*TASK STATEMENT*. For the records that follow, restate each one word for word and leave the images behind.

Stored data entries
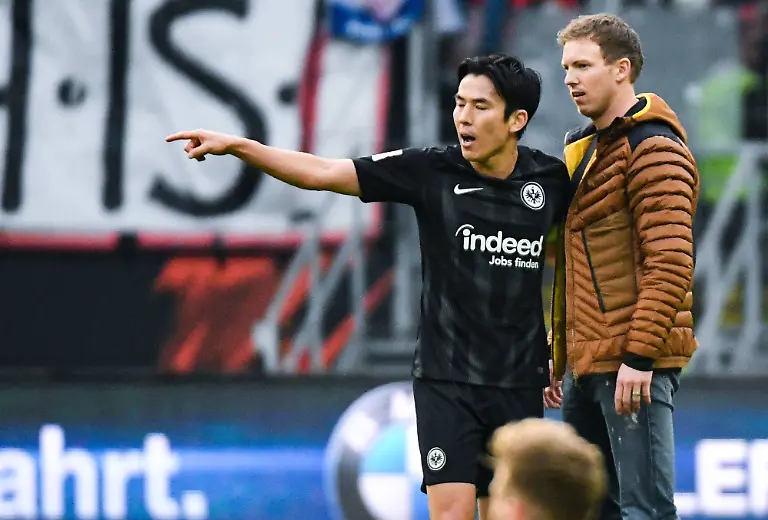 60effe1d9ba8ad7263c5dc220e94f02b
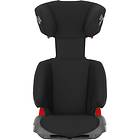 Britax Adventure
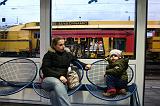 IMG_4387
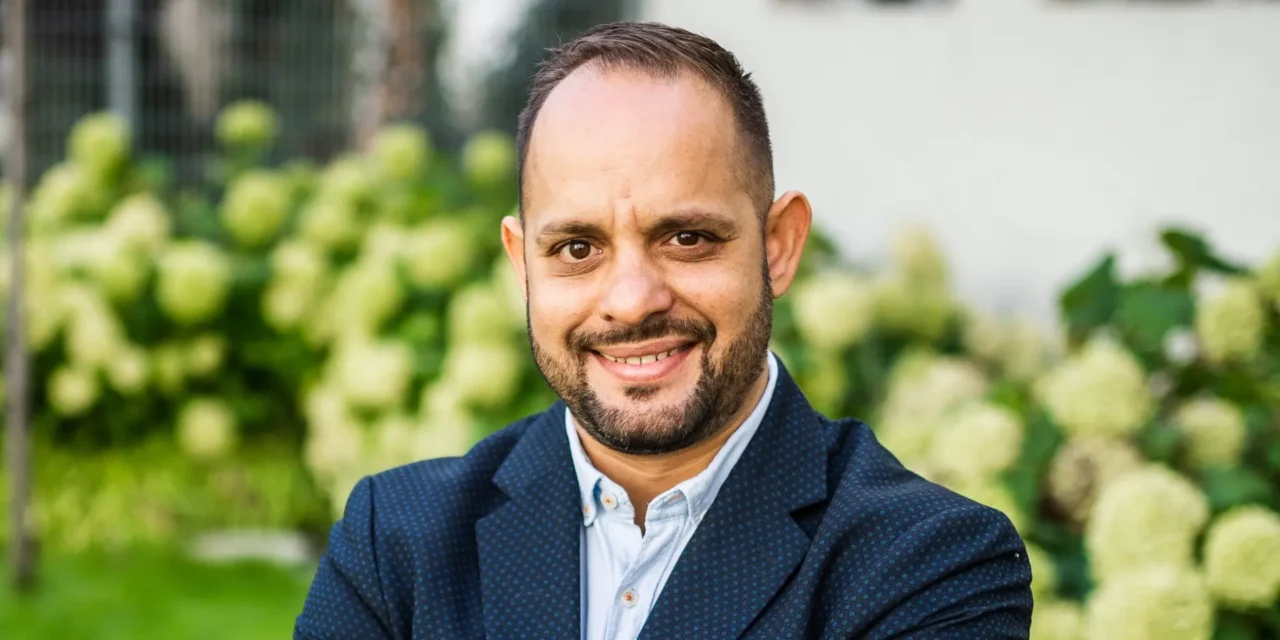 Mobiltárcák, ismétlődő fizetések, qvik – 2025 meghatározó trendjei a hazai fizetési piacon az OTP Mobil szerint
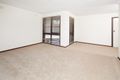 Property photo of 76 Bona Vista Road Bayswater VIC 3153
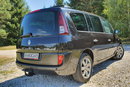 Renault Grand Espace 2.0T 170KM # Bogate Wyposażenie # # Super Stan zdjęcie 2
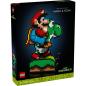Preview: 71438 | Super Mario World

*EXERCISE RESULT*.
 60effe1d9ba8ad7263c5dc220e94f02b
 Britax Adventure
 IMG_4387
 Mobiltárcák, ismétlődő fizetések, qvik – 2025 meghatározó trendjei a hazai fizetési piacon az OTP Mobil szerint
 Property photo of 76 Bona Vista Road Bayswater VIC 3153
 Renault Grand Espace 2.0T 170KM # Bogate Wyposażenie # # Super Stan zdjęcie 2
Preview: 71438 | Super Mario World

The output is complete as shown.